I want to scream at Alzheimer’s to “LET MY DADDY GO!” When I look into his eyes now, there is nothing there. My grief process has begun. In the early stages, I unscientifically measured the progression of his condition by the number of good days versus the bad days he experienced. There are no more good days. It is agonizingly clear that the memories that anchor me to the working class upbringing that he provided for my mother, sister, and me are no longer shared with him. Two years ago I brought him to my home for a visit.
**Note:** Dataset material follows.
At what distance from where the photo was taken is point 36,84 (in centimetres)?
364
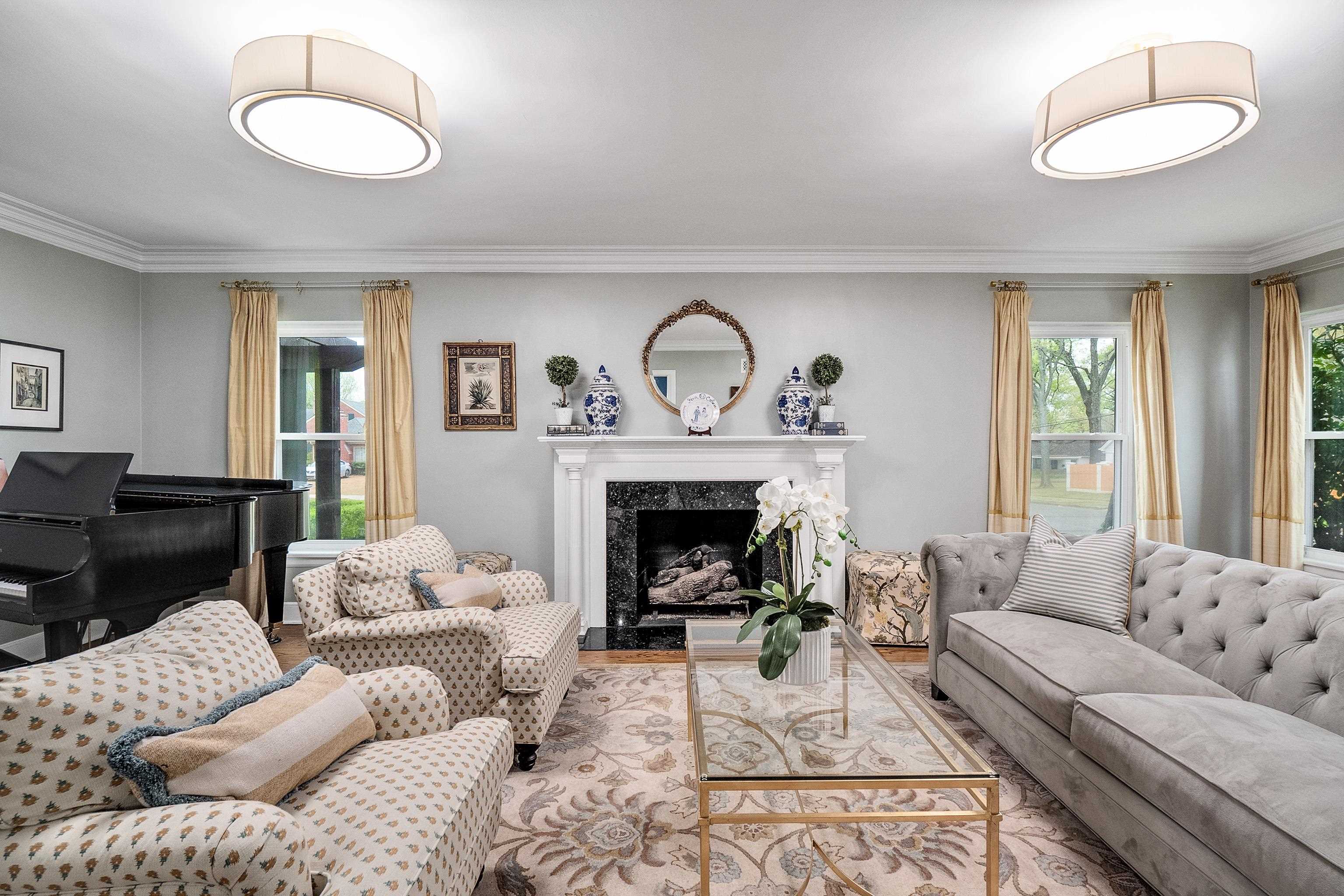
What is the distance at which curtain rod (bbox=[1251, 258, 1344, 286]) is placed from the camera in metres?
3.83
He looked wistfully at childhood pictures of my sister and me and proudly stated, “I took good care of those kids.” “You sure did, Daddy,” I agreed. “Oh, you were there?” he asked. Back then, I laughed a lot to keep from crying. Now, humor gives way to sadness for him. Dementia’s grip is firm and unrelenting—it seems to quicken its pace day by day. Its final campaign might take ten years, or one week, or one hour, but it is certain. He has descended into an abyss from which he will not emerge.

I fear that to him, I am quickly losing my identity. He stares at me sometimes as if he wonders who I am. Already, I have no relationship to the newborn he lovingly cared for when my mother was too sick after we both nearly died during delivery. He does not recognize that I am the little girl he over-indulged. As a young adult I shared his militancy, which became the touchstone of our relationship. But all of that is now lost to him, and when I stand before him I am only a part of his “right now.” I am becoming Anybody. Still, he holds the presence of my sister and me dear. “You talked to Cyn?” he asks me repeatedly. “You talked to Barbara?” he asks her. Those are merely our names, though. He is no match for oblivion.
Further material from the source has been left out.